Unfortunately for these "but {Windows, Linux, Unix, macOS, whatever} is 
worse" replies y'all are fond of, too many folks use the bad designs of 
others as an excuse for their own ineptitude and misfeatures or their 
own product inattention.   To many people make that comparison, and 
then stop.    That competitive inattention works fine for a while.   
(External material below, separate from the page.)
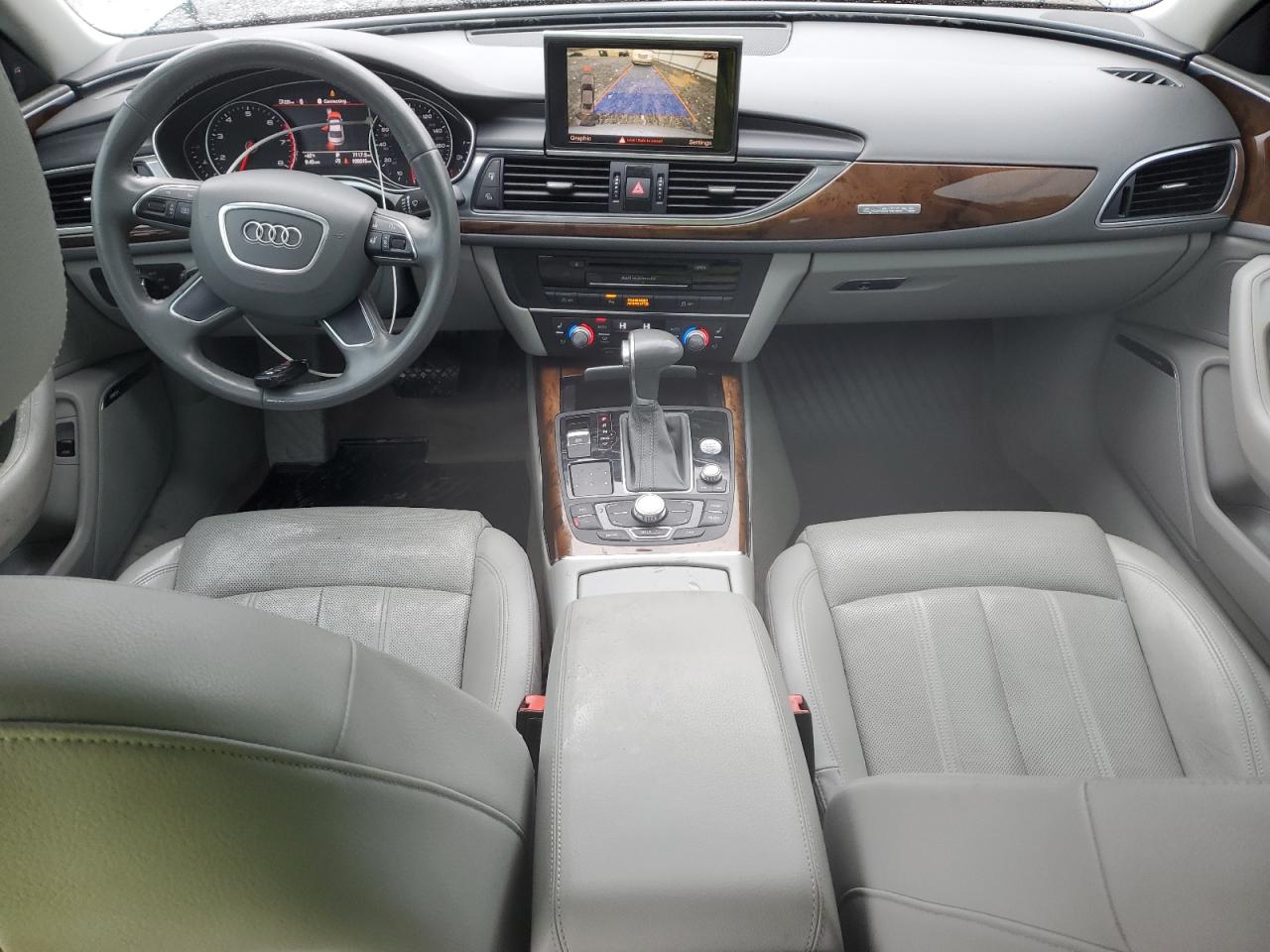 2014 Audi A6 Prestige VIN: WAUHGAFC1EN020190 Lot: 87446545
Sometimes.   For a while.  Maybe.   Then you get competitively 
clobbered.

As for scheduling on Unix, it's not via batch.   Available tools and 
scheduling packages deal with these cases much better — OpenVMS is 
probably roughly at the same level of cron in terms of its in-built 
intra-cluster-scale scheduling — whether the add-on is something akin 
to JAMS or CA whatsit (née DECscheduler), or closer to what Apache 
Storm & Kafka & Zookeeper provide or what Apache Mesos & Chronos can 
provide for various differing requirements, or the OpenStack 
DistributedScheduler, or Quartz Job Scheduler, or other such add-ons 
for Unix and other systems — but OpenVMS is very limited, and we all 
end up writing our own requeuing and resubmission tools, duplicate job 
prevention and detection, and other such, and then there's the lack of 
provision in OpenVMS for scheduling jobs across clusters, and then 
there's that the queue manager system service API is... baroque... at 
best, and very limited in what it provides.

OpenVMS can do better than its cron-level abilities.   If the OpenVMS 
operating system product is to be viable and interesting to folks 
beyond the installed base — 2021 or 2026 or beyond — OpenVMS has to do 
much better, and in many areas.  This is one of many.